Reject unrecognised query parameters
Have you ever seen attempts at “busting the cache” by appending something like
&r=23456234 to the end of a URL? If you try that against our API you will get a very nice error message to the effect that
r is an invalid parameter and would you mind awfully choosing from one of these instead? (Read that in your best British accent.)
Although we employ this primarily to curb cargo-cult cache busting, it has the really nice side effect of catching typos in query parameter names. It also makes the API more discoverable; you can deliberately append
&foo and get an error message telling you all the legal query parameters you can experiment with.
So there you have it. Three simple ways you can increase the cache hit ratio of your REST API. We were “lucky” in that we thought of these before we built this API. Retrofitting them to an existing API would require careful thought, especially if you don’t have control of all the clients. (You might have to resort to redirecting users to the URL you would have liked them to use rather than simply rejecting the request, for example.)
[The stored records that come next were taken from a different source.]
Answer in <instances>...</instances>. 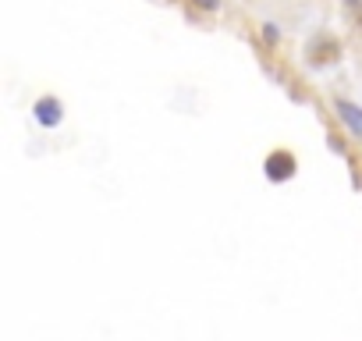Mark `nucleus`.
<instances>
[{
    "instance_id": "nucleus-2",
    "label": "nucleus",
    "mask_w": 362,
    "mask_h": 341,
    "mask_svg": "<svg viewBox=\"0 0 362 341\" xmlns=\"http://www.w3.org/2000/svg\"><path fill=\"white\" fill-rule=\"evenodd\" d=\"M33 117H36L43 128H57V125L64 121V103H61L57 96H40V100L33 103Z\"/></svg>"
},
{
    "instance_id": "nucleus-3",
    "label": "nucleus",
    "mask_w": 362,
    "mask_h": 341,
    "mask_svg": "<svg viewBox=\"0 0 362 341\" xmlns=\"http://www.w3.org/2000/svg\"><path fill=\"white\" fill-rule=\"evenodd\" d=\"M334 110H337V117L344 121V128H348L355 139H362V107L351 103V100H344V96H337V100H334Z\"/></svg>"
},
{
    "instance_id": "nucleus-4",
    "label": "nucleus",
    "mask_w": 362,
    "mask_h": 341,
    "mask_svg": "<svg viewBox=\"0 0 362 341\" xmlns=\"http://www.w3.org/2000/svg\"><path fill=\"white\" fill-rule=\"evenodd\" d=\"M341 4H344L348 22H351L355 29H362V0H341Z\"/></svg>"
},
{
    "instance_id": "nucleus-1",
    "label": "nucleus",
    "mask_w": 362,
    "mask_h": 341,
    "mask_svg": "<svg viewBox=\"0 0 362 341\" xmlns=\"http://www.w3.org/2000/svg\"><path fill=\"white\" fill-rule=\"evenodd\" d=\"M295 170H298V163L288 149H274L267 156V178L270 182H288V178H295Z\"/></svg>"
},
{
    "instance_id": "nucleus-6",
    "label": "nucleus",
    "mask_w": 362,
    "mask_h": 341,
    "mask_svg": "<svg viewBox=\"0 0 362 341\" xmlns=\"http://www.w3.org/2000/svg\"><path fill=\"white\" fill-rule=\"evenodd\" d=\"M263 40L267 43H277V25H263Z\"/></svg>"
},
{
    "instance_id": "nucleus-5",
    "label": "nucleus",
    "mask_w": 362,
    "mask_h": 341,
    "mask_svg": "<svg viewBox=\"0 0 362 341\" xmlns=\"http://www.w3.org/2000/svg\"><path fill=\"white\" fill-rule=\"evenodd\" d=\"M196 8H203V11H217L221 8V0H192Z\"/></svg>"
}]
</instances>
There’s nothing in the URL RFC about URIs being equivalent despite different ordering of query parameters. Thus you can’t expect off-the-shelf WWW caches to take care of this problem for you — you have to handle it yourself.
Increasing our cache hit ratio not only means less load on our servers, it also gives our users a better experience because it ensures that their requests are more likely to be served by a CDN near them, even if they are using different clients to create those requests.